Monday, 1 October 2012

News: This Earth Of Mankind And All That

Banned Books Week 2012 kicks off in the US. The New York Times volunteered some ideas on how to 'celebrate' the Week. Gosh, has it been a year already?

Though Banned Books Week is a US-only thing, many of us can emphatise with the notion. This year's biggest banned book is arguably Irshad Manji's Allah, Liberty and Love. A local publisher and a bookstore manager were visited by religious authorities in relation to the book. One issue with the 'visit' seems to be more about conflicts between federal and religious laws with regards to print material that's deemed objectionable, not the ban itself, though some may argue that there's no point banning the book anyway.

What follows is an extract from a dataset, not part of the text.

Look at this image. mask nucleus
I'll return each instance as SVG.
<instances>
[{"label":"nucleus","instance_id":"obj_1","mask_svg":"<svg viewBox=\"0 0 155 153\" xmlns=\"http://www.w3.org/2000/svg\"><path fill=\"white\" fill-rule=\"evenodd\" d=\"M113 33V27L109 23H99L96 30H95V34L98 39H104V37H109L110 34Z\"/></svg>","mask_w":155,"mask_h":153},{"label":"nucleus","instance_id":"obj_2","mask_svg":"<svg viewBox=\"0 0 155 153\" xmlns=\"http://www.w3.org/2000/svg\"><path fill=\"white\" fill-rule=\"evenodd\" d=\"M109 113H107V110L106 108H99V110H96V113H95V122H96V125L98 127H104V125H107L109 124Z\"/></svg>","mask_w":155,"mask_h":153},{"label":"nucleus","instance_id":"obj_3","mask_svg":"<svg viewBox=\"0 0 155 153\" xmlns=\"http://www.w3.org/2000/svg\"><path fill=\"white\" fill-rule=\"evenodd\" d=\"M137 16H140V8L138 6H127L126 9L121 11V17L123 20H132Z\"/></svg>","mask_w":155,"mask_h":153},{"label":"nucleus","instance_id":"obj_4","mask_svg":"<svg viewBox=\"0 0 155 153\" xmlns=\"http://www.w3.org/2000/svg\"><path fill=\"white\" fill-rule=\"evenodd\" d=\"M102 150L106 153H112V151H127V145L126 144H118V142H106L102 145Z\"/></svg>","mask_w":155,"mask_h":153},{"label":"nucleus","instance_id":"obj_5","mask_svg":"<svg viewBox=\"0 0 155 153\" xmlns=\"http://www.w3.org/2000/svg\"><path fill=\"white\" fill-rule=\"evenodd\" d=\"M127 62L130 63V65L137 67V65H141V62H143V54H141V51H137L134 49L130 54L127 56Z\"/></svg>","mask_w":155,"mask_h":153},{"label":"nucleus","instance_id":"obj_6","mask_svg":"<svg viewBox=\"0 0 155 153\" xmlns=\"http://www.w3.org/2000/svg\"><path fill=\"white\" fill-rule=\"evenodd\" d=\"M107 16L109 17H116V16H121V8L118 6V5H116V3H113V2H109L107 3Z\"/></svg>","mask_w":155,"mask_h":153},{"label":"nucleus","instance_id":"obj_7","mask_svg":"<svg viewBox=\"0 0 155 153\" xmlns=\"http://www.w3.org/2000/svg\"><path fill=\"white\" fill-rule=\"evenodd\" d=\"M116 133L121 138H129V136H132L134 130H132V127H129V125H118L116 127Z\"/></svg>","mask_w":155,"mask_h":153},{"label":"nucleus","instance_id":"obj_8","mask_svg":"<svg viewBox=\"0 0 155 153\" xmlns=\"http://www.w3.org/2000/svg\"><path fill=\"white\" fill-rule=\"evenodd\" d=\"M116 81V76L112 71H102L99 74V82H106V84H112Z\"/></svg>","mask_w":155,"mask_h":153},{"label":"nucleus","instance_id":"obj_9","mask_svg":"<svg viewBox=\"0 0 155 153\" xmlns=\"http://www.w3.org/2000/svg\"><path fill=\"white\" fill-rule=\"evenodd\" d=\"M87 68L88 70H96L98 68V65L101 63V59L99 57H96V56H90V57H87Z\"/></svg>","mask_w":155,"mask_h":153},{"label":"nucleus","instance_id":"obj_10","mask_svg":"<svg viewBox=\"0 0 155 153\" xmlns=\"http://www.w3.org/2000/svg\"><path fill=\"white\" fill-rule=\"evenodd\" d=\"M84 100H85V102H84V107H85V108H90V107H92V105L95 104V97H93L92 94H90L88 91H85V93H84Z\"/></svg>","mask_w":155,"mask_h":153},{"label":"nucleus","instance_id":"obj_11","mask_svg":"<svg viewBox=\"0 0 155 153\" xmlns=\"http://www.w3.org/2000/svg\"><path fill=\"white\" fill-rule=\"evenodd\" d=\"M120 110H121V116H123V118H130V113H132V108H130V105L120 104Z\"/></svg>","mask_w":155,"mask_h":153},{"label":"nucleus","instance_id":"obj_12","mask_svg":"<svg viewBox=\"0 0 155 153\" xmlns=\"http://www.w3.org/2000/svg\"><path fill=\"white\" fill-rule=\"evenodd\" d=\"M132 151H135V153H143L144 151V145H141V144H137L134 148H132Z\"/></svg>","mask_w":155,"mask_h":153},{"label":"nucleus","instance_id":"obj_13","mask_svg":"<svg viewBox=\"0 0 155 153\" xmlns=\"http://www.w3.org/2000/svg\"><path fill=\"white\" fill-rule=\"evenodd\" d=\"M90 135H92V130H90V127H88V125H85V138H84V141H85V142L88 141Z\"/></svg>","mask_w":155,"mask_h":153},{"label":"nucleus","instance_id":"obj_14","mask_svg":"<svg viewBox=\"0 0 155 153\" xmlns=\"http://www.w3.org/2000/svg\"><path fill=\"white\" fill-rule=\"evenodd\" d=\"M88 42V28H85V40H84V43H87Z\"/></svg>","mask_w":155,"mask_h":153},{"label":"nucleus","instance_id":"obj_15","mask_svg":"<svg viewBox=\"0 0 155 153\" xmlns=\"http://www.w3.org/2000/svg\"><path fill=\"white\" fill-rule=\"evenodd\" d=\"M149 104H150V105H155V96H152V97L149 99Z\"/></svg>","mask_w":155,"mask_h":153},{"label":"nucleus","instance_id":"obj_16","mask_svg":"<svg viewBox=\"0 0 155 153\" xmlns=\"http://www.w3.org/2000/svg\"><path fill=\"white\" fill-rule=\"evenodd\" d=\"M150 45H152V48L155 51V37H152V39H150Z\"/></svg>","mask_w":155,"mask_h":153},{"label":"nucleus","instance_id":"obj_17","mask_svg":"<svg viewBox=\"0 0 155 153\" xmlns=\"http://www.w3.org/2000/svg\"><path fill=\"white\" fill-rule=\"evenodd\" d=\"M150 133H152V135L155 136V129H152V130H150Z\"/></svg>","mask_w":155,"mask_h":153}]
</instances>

Another more recent casualty - in China, at least - is Haruki Murakami's 1Q84. The novel became collateral damage in the Sino-Japanese spat over a bunch of rocks northeast of Taiwan, which got China banning or closing everything Japanese. An article on fossils in Japan's Gifu Prefecture was deleted minutes after it was posted on a Chinese web host. And a Japanese-backed cycling team pulled out of the Tour of Beijing event.

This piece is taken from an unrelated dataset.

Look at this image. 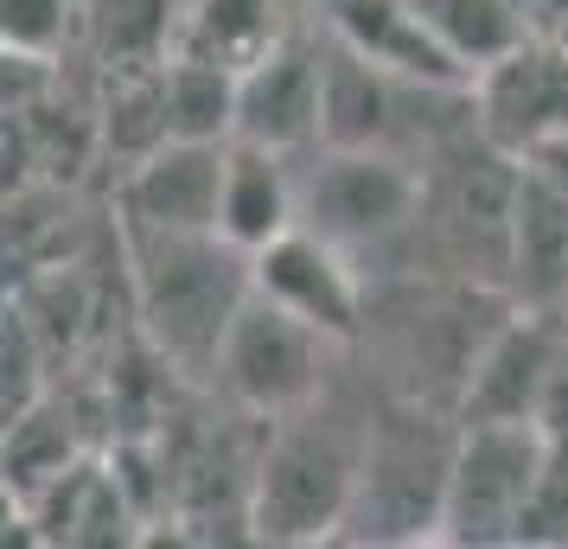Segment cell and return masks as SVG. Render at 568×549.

A cheerier celebratory occasion this week is this year's Ubud Writers and Readers Festival, happening from 03 to 07 October. Themed Bumi Manusia ("This Earth of Mankind"), after a title from Pramoedya Ananta Toer's first book in the once-banned historical fiction series The Buru Quartet, this year's Ubud Fest is held in honour of the enduring power of storytelling.

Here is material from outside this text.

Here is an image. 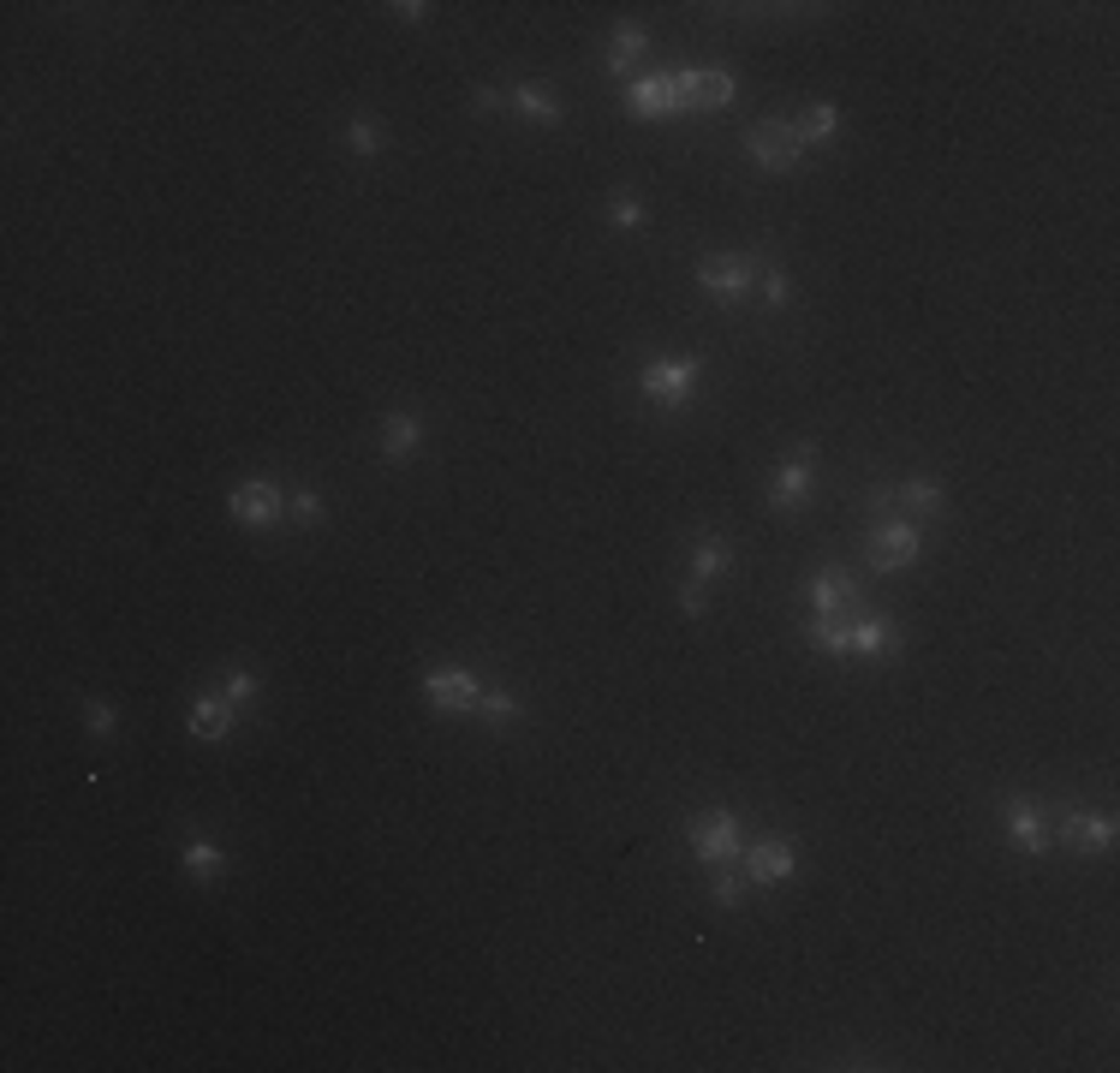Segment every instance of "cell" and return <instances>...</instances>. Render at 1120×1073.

Author Michael Ruhlman also had something to say about storytelling, the importance of food writing, in particular. "...telling stories about food and cooking is not only natural, it's necessary for our survival. It's important to understand how something that is essential to our humanity and our well-being affects all other aspects of our lives and our humanity."

Hear, hear.

In other news:

  • Penguin seeks repayment of big advances from writers who didn't deliver. Among those being pursued are Elizabeth Wurtzel (Prozac Nation), Wonkette's founding editor Ana Marie Cox, and Holocaust survivor Herman Rosenblat.
  • John Scalzi's readers recommend some books in what is probably among the longest comments thread on the Whatever. Multiple nominations include Ready Player One by Ernest Cline, Jenny "The Bloggess" Lawson's Let's Pretend This Never Happened, Libriomancer by Jim C Hines, The Map of the Sky by Felix Palma and Erin Morgenstern's The Night Circus.
  • Shades of virtual book-burning in the disappearance of Jonah Lehrer's book from various retail outlets and portals? Don't worry about it, says some readers of Andrew Sullivan's Daily Dish. At least, I think, for now.
  • US retail chain Wal-Mart is said to have stopped selling Kindles. Another US retail chain, Target, pledged to take the Amazon e-reader off its shelves this May, seemingly because of the latter's aggressive expansion tactics.
  • A fiction writer's heartening open letter to her ... should it be "colleagues" or "comrades"? In short, she says, "Keep writing."
  • Things from Billy Joel's "We Didn't Start the Fire" that are still burning. Will the Middle East 'burn' forever?
  • The origin of a "hackademic" book publishing initiative, and how it can help students and journalists.
  • From the author of The Lizard King: a sad tale about the role of religion in the ivory trade.
  • Punjab's own Interlok kerfuffle was raised when words regarding caste land publishers in jail. The report could've been written better, though.
  • The New Yorker commemorates the 50th anniversary of the publication of Rachel Carson's Silent Spring, the book said to have kicked off the modern environmental movement.
  • England's government announces a review on e-book lending in libraries.